Pour le moment, je ne sais que faire. Je devrais reprendre les livres que j’ai lus et les lire comme il faut. Je pourrais ouvrir un cahier et y mettre ce que j’en pense. Même les récits de Hamlet ou Othello en soi sont assez simplistes. Il y eut un temps où je me demandais pourquoi ces pièces sont aussi renommées et célèbres. Jamais je n’ai eu la patience de les lire lentement, mot à mot, en réfléchissant en profondeur sur ces pièces de Shakespeare, je les parcourais rapidement, en un ou deux jours seulement.

25 septembre 1953

Je ne peux me louer (que tous les examens de Faculté pour l’année soient passés) parce que le Prof de Russe ne m’a pas laissée passer. Mais les autres examens ont mieux réussi que je ne le pensais. En Physique et en Marxisme j’ai eu 20/20, en Chimie aussi,, ou au moins, 18/20. J’espère que j’ai passé la Descriptive (sûrement) et j’ai encore devant moi les Math.

J’ai fait la connaissance d’un garçon qui me plaisait (autant qu’on puisse en juger en quelques heures) et bien sûr, ce n’était pas réciproque. Mais on ne peut pas me connaître si rapidement, surtout si je me tais, comme je l’ai fait cette fois‑ci.

8 octobre

Les maths ont été un succès (20/20) mérité. Je l’ai vraiment mérité : j’avais fait des exercices toute l’année et avant l’examen, j’ai étudié 14 heures par jour.
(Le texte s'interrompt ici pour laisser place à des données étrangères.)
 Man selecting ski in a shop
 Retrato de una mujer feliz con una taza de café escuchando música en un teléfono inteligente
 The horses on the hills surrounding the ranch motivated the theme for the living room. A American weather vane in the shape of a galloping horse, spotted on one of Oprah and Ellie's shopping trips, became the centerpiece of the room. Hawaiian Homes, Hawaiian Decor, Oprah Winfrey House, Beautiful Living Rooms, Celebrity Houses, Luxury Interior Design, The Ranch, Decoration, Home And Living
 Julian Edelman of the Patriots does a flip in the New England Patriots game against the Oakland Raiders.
Je n'étais pas admise à l'Université et je suivais ses cours par correspondances, mais bien sûr, les examens, étaient les mêmes, deiux fois par an. On nous donnait quelques semaines pour les préparer.

Juillet et août 1953

24 juillet 53
Demain commence le Congrès International de la Jeunesse. Je voudrais écrire, mais pas maintenant, c’est déjà minuit, entre le 24 et 25 juillet. Bonne nuit mon journal.

22 août
Il est vraiment dommage que je n’écrive pas tous les jours au moins un quart d’heure. Dommage que je n’ai pas écrit pendant le Festival de la Jeunesse. Il sera difficile de me souvenir, pourtant je veux tout décrire de ces jours-là magiques. C’est comme la gymnastique, je devrais en faire 15 minutes chaque jour et je le néglige.

Regretterai-je une fois, qu’à 19 ans je n’ai pas encore été embrassée par un seul garçon ? Que je ne me suis pas assez amusée ?
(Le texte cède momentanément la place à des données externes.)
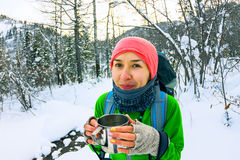 Girl with backpack drinking from a mug of iron in the winter for Royalty Free Stock Images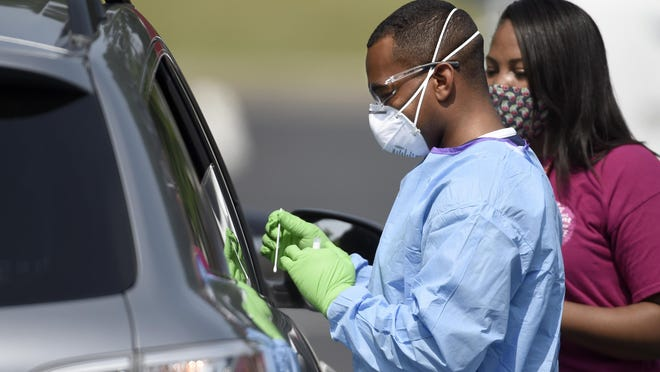 Augusta Fire Department EMS Chief James Kelly gets out the long swab for a COVID-19 test during drive-up testing at Good Shepherd Baptist Church in Augusta, Ga., Friday morning May 22, 2020.
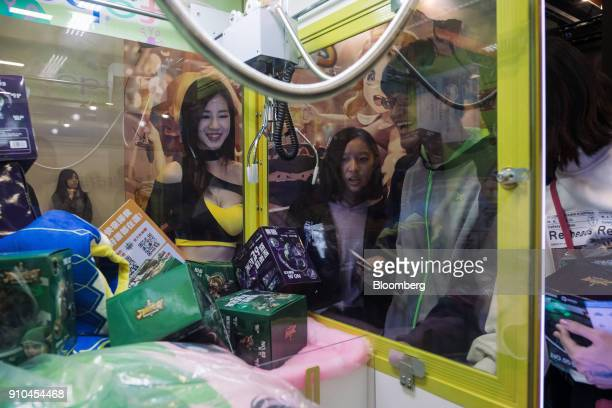 Attendees play a game of claw crane during the 2018 Taipei Game Show in Taipei Taiwan on Friday Jan 26 2018 The show runs through to Jan 29...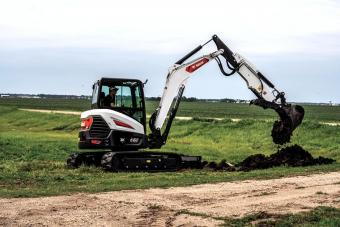 Operator Using E60 Compact Excavator With Bucket Attachment To Dig Trench Along Gravel Road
Alina a reconnu ses torts et... Ensuite Vera était chez moi (envoyée de son école pour un stage dans une usine de fromages de Bucarest) et en sa présence, je ne pouvais pas écrire. Maintenant, je suis en train de préparer mes examens. C’est une mauvaise raison, je n’apprends que de 4 à 7 heures par jour (trop peu!), je pourrais écrire le reste du temps.

Dans ce cahier, je n’écrirai plus que des choses quotidiennes et je le terminerai en même temps que mes examens. J’espère écrire sur la dernière page : “ tous mes examens ont réussi ! ”
Ce Festival de Jeunesse, mènera-t-il à quelque chose de bon ? Je l’espère. Je devrais me mettre à étudier mais j’ai faim. En réalité, ceci n’est qu’un prétexte. Je ne sais pas comment étudier “ l’analyse ” mais je m’y mets.

Au revoir.

13 juillet 1953

J’avais tellement à dire, mais mon amie Vera habitait chez nous et je n’arrive pas à écrire en sa présence, j’étais aussi paresseuse. Voilà les choses les plus importantes qui se sont passées depuis, dont je me souviens.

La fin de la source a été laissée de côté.